Suas palavras me atingem como uma bofetada, retirando meu
fôlego e me impedindo de me defender. Eu evito avaliar a mim mesma no espelho
retrovisor, mas me deparo com meu reflexo. Eu me admiro por fazer tanto tempo
que eu não me olhara num espelho, e mal me reconheço. Meus olhos marejados
parecem opacos, sem brilho, como os de um doente terminal à espera do descanso
eterno, assim como meus cabelos que pendem ao lado do meu rosto pálido e
abatido. Meus lábios arroxeados tremem do que parece ser frio ou talvez da
tentativa que faço de me impedir de chorar. E eu agradeço que nenhuma das
pessoas que haviam conhecido a antiga Manuela possa me ver agora. Eu não
saberia explicar onde ela se perdera.
__Eu não perdoei você. __Declaro agradecida por ele estar
me ofendendo e assim diminuindo o meu desejo de compreendê-lo, enquanto não
reprimo mais minhas lágrimas. __Nunca perdoarei. E você se engana quando diz
que nunca precisou de ninguém. Seus pais? Você não é auto-suficiente ao ponto
de ter nascido do nada.
__Mas eu retribuí o favor. __Afirma retomando sua calma
inicial.
__Como?! Se tornando um assassino?! __Ironizo com minha
voz falha.
__Não. Causando suas mortes antes que eles precisassem
saber disso.
E então eu me calo e Dan parece subitamente satisfeito.
Minha intenção é permanecer silenciosa pelo restante da
viagem. Meus olhos estão cansados e ardendo, se fechando ao meu mínimo
descuido, porém sou incapaz de dormir com minha mente processando as palavras
de Dan. Ele matara seus próprios pais, e eu não sei se sinto piedade, medo ou
repugnância. A única coisa que afirmo é que não posso ser indiferente a ele,
embora ele seja a mim.
Eu sei que ele me protegerá e me manterá viva até quando
lhe for vantajoso, e não há mais como sair do seu jogo. Posso ver seus músculos
lutando contra o cansaço, enquanto sua expressão continua séria. E só de
imaginar todas as provações pelas quais ele já passara, sinto meu coração
apertar em meu peito. O sol começa a surgir no horizonte, e seus primeiros
raios brincam no rosto de Dan que mal parece percebê-los. E me reprimo ao me
perceber o admirando.
Eu abro a janela, esperando que o vento frio da manhã
espante meus pensamentos e me pergunto há quanto tempo já estamos na estrada,
indo para mais uma cidade desconhecida. No entanto, logo me vejo contemplando
novamente a expressão de Dan segura e maliciosamente perigosa. E por mais que
minha mente me proíba, não me impeço de retomar a conversa:
__O que houve com os seus pais? __Inicio sabendo o
terreno perigoso o qual começo a percorrer. __Como eles morreram?

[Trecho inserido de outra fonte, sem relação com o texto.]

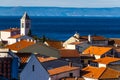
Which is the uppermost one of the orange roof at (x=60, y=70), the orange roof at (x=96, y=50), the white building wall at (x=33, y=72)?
the white building wall at (x=33, y=72)

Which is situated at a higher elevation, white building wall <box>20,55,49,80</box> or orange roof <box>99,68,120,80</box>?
white building wall <box>20,55,49,80</box>

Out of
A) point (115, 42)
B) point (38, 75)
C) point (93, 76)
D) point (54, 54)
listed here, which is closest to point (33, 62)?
point (38, 75)

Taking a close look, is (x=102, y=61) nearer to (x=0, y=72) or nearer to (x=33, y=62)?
(x=33, y=62)

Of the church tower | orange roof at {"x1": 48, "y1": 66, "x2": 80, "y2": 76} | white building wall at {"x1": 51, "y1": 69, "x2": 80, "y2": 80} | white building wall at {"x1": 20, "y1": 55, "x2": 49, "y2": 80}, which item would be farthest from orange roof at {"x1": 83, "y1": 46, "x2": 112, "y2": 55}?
white building wall at {"x1": 20, "y1": 55, "x2": 49, "y2": 80}

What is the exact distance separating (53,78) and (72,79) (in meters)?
1.45

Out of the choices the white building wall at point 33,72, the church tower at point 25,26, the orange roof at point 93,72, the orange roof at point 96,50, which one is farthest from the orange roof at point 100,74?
the church tower at point 25,26

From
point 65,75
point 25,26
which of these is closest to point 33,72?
point 65,75

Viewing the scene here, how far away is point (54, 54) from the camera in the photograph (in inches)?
2133

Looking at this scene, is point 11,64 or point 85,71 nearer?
point 11,64

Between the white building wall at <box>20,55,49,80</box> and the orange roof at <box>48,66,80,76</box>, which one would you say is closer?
the white building wall at <box>20,55,49,80</box>

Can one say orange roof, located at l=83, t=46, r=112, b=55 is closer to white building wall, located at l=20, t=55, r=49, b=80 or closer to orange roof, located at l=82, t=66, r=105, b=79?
orange roof, located at l=82, t=66, r=105, b=79

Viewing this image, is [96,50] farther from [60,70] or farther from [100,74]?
[60,70]

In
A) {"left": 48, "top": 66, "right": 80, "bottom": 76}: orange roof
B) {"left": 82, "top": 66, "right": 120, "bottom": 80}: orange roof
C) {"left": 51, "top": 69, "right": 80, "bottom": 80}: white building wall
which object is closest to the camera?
{"left": 51, "top": 69, "right": 80, "bottom": 80}: white building wall

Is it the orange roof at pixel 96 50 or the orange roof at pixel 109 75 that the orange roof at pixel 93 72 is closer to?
the orange roof at pixel 109 75
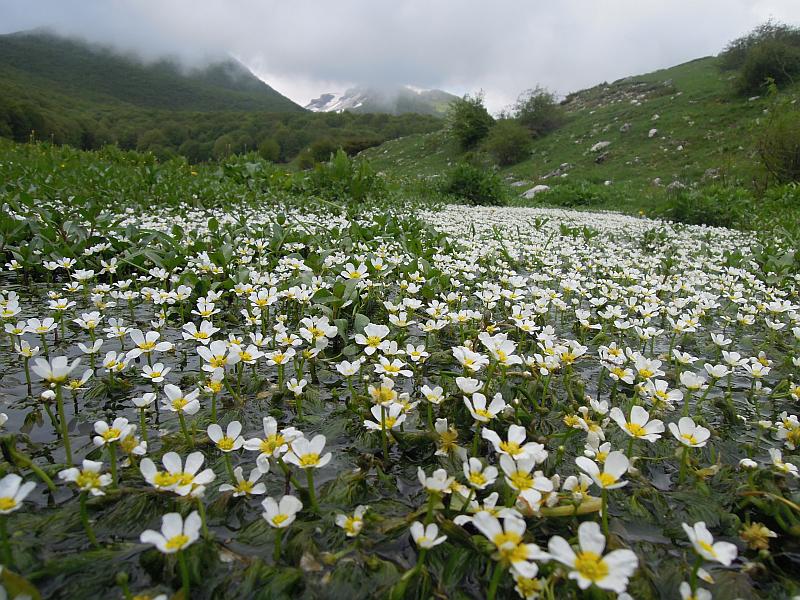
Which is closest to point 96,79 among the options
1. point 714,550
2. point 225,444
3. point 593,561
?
point 225,444

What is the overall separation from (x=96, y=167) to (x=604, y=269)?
8568 millimetres

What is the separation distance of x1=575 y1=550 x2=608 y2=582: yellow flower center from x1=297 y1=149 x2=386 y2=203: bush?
759 centimetres

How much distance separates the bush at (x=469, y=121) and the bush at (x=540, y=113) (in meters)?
2.68

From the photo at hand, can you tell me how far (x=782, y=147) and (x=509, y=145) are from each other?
788 inches

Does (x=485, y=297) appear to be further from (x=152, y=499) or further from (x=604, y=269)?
(x=604, y=269)

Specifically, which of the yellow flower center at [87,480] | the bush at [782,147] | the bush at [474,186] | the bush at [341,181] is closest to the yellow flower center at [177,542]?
the yellow flower center at [87,480]

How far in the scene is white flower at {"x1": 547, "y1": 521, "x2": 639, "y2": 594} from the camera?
777 millimetres

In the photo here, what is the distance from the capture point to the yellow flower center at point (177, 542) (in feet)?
2.77

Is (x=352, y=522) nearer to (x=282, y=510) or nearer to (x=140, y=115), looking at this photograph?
(x=282, y=510)

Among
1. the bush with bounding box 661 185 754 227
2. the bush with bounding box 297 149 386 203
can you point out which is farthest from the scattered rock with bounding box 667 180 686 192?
the bush with bounding box 297 149 386 203

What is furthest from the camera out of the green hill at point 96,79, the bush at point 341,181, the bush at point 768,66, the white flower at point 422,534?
the green hill at point 96,79

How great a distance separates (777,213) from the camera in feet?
30.5

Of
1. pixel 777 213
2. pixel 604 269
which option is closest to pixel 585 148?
pixel 777 213

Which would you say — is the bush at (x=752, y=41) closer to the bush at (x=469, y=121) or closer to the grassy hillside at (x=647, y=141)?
the grassy hillside at (x=647, y=141)
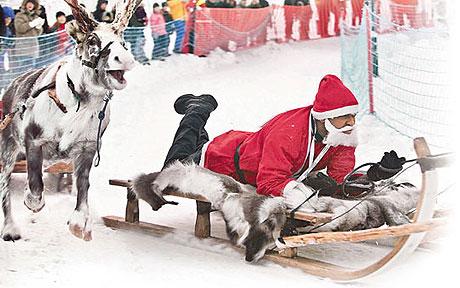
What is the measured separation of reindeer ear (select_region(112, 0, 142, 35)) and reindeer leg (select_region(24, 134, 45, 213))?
1.10ft

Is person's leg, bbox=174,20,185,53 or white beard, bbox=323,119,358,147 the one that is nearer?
white beard, bbox=323,119,358,147

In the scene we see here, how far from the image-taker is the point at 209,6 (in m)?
2.17

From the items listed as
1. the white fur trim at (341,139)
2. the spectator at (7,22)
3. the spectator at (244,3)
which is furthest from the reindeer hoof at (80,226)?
the spectator at (244,3)

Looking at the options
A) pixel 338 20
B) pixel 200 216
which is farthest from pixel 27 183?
pixel 338 20

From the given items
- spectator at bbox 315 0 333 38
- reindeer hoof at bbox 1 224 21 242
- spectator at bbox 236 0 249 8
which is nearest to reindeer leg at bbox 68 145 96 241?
reindeer hoof at bbox 1 224 21 242

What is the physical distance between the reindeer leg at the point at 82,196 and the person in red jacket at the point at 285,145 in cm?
20

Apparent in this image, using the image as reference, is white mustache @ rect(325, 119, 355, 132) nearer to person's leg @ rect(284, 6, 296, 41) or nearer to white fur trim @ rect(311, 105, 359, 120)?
white fur trim @ rect(311, 105, 359, 120)

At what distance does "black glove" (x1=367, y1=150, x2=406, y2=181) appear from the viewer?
5.83 ft

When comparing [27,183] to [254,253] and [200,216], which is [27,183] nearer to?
[200,216]

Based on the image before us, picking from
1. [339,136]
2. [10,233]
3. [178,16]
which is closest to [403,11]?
[339,136]

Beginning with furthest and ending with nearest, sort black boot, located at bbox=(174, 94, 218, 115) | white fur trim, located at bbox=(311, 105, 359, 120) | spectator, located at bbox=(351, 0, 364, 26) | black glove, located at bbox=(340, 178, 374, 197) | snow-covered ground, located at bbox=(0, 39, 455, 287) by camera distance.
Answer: spectator, located at bbox=(351, 0, 364, 26) < black boot, located at bbox=(174, 94, 218, 115) < black glove, located at bbox=(340, 178, 374, 197) < white fur trim, located at bbox=(311, 105, 359, 120) < snow-covered ground, located at bbox=(0, 39, 455, 287)

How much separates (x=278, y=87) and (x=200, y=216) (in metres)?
0.38

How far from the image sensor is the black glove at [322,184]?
1843 millimetres

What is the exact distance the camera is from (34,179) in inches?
73.3
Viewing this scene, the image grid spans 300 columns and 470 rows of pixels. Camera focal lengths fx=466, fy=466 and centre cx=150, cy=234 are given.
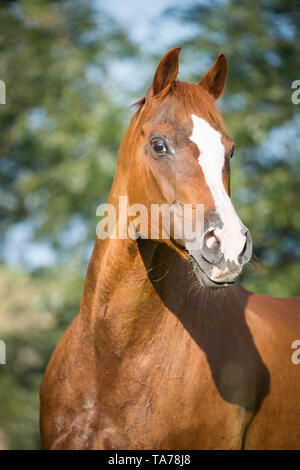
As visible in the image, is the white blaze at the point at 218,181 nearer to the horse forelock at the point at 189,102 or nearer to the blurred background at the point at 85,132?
the horse forelock at the point at 189,102

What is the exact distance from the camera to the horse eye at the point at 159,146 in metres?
2.07

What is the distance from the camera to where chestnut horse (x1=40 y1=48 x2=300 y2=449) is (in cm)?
207

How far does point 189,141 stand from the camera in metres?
2.01

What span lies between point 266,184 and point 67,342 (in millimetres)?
5347

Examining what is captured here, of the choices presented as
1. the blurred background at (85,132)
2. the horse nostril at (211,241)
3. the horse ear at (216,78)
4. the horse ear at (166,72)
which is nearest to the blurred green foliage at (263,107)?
the blurred background at (85,132)

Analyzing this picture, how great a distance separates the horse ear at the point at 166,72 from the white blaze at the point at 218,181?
282 mm

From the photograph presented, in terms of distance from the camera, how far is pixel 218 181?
1.93 metres

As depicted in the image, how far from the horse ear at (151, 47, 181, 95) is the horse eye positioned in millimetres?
309

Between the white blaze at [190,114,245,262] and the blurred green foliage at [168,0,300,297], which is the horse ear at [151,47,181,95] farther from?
the blurred green foliage at [168,0,300,297]

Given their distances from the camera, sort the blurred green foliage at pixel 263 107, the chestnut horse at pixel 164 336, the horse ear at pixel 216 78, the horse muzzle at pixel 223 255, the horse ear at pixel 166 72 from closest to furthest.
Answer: the horse muzzle at pixel 223 255, the chestnut horse at pixel 164 336, the horse ear at pixel 166 72, the horse ear at pixel 216 78, the blurred green foliage at pixel 263 107

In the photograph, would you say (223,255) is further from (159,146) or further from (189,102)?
(189,102)

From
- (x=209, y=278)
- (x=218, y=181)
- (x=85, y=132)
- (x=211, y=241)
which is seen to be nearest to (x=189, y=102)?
(x=218, y=181)

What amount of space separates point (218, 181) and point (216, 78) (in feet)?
2.79

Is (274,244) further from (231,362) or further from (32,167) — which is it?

__Eu não falo sobre isso. __Afirma aborrecido com a
interrupção, parecendo estafado pela viagem.
__Eu prometo não fazer mais nenhuma pergunta...
__Insisto apenas desejando que não briguemos mais.
__Você já prometeu isso antes.
__Eu dou minha palavra.
__Você já jurou pela alma de seus pais. Sua palavra é
mais forte do que isso?
__Quantos anos você tinha? __Continuo ignorando sua
relutância que parece vacilar.
__Doze. __Começa aborrecido. O movimento na estrada
aumenta, carros e caminhões passam por nós em alta velocidade, o dia amanhece,
mas Dan continua a correr. __Meu pai era muito violento e agredia minha mãe. Eu
era filho único e num dia meu pai, ao chegar do trabalho, surrou minha mãe,
deixando-a desacordada. Ela fazia o jantar na cozinha, e agora jazia no chão de
piso batido. Eu não hesitei e matei meu pai com a faca da cozinha e chamei a
polícia, após fugir de casa. Soube depois que ela estava apenas desmaiada, e se
matou quando descobriu que eu fizera aquilo. Satisfeita?
Meu corpo estremece quando imagino a cena, e me abraço em
meu casaco emprestado, em busca por proteção. Observo o rosto de Dan cuja
expressão dura me fere a alma. Eu também me sinto em dívida com ele, mas sei
que nunca estarei à altura de recompensá-lo. Sinto as lágrimas rolarem pelo meu
rosto, e não tento reprimi-las. Já estou cansada de não ter sucesso nas minhas
tentativas, e então elas respeitam minha dor e descem calmas como se não
quisessem me assustar nem chamar a atenção de Dan.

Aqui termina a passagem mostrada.